*What to do*: From the beekeeping forum thread below, set down the passage starting with "I know that" and going on through "(May 13, 2002)", word for word.

*Excerpted passage*:
People who know more than I might say, "Hive drop does not a mite count make."


----------



## Bees of SC (Apr 12, 2013)

Storing the honey frames is the question.. How many frames do you have? Do you have other hives? Do you know someone with a bigger freezer? The bees are gone, can't worry about the now!


----------



## Michael Palmer (Dec 29, 2006)

wishthecuttlefish said:


> Yes, I checked and treated for mites 6 weeks ago. Oxalic acid vapor, two treatments, one week apart. Checked for mites again, mite drop was significantly lower. Decided not to treat a third time. Hive "appeared" strong 2 weeks after last oxalic treatment. I have examined every frame of the three mediums, front to back. Zero sign of emergency queen cells, which I would expect if the hive suddenly went queenless.


No brood at all...not even a few capped cells?


----------



## beepro (Dec 31, 2012)

I guess CCD is still on.


----------



## sqkcrk (Dec 10, 2005)

Bees of SC said:


> Storing the honey frames is the question.. How many frames do you have? Do you have other hives? Do you know someone with a bigger freezer? The bees are gone, can't worry about the now!


I know that MD isn't NY, but I store my honey supers outdoors and covered all Winter. You aught to be able to do that in MD too.


----------



## odfrank (May 13, 2002)

Viral collapse.


----------



## Michael Palmer (Dec 29, 2006)

odfrank said:


> Viral collapse.


I'm thinking the same and why I asked if there weren't a few cells of capped brood.


----------



## HarryVanderpool (Apr 11, 2005)

*Records*:
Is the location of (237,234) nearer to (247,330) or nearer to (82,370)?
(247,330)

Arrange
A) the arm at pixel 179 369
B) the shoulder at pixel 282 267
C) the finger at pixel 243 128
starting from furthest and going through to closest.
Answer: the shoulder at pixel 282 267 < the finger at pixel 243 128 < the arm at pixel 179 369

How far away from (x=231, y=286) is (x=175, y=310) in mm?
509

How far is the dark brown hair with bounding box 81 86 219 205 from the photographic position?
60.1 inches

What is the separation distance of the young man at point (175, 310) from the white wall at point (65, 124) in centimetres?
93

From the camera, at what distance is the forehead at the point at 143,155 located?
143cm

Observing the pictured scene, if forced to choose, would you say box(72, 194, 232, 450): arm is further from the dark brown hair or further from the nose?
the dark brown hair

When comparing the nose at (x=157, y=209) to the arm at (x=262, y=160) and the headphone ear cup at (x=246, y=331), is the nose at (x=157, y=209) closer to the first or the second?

*Finished task*:
I know that MD isn't NY, but I store my honey supers outdoors and covered all Winter. You aught to be able to do that in MD too.


----------



## odfrank (May 13, 2002)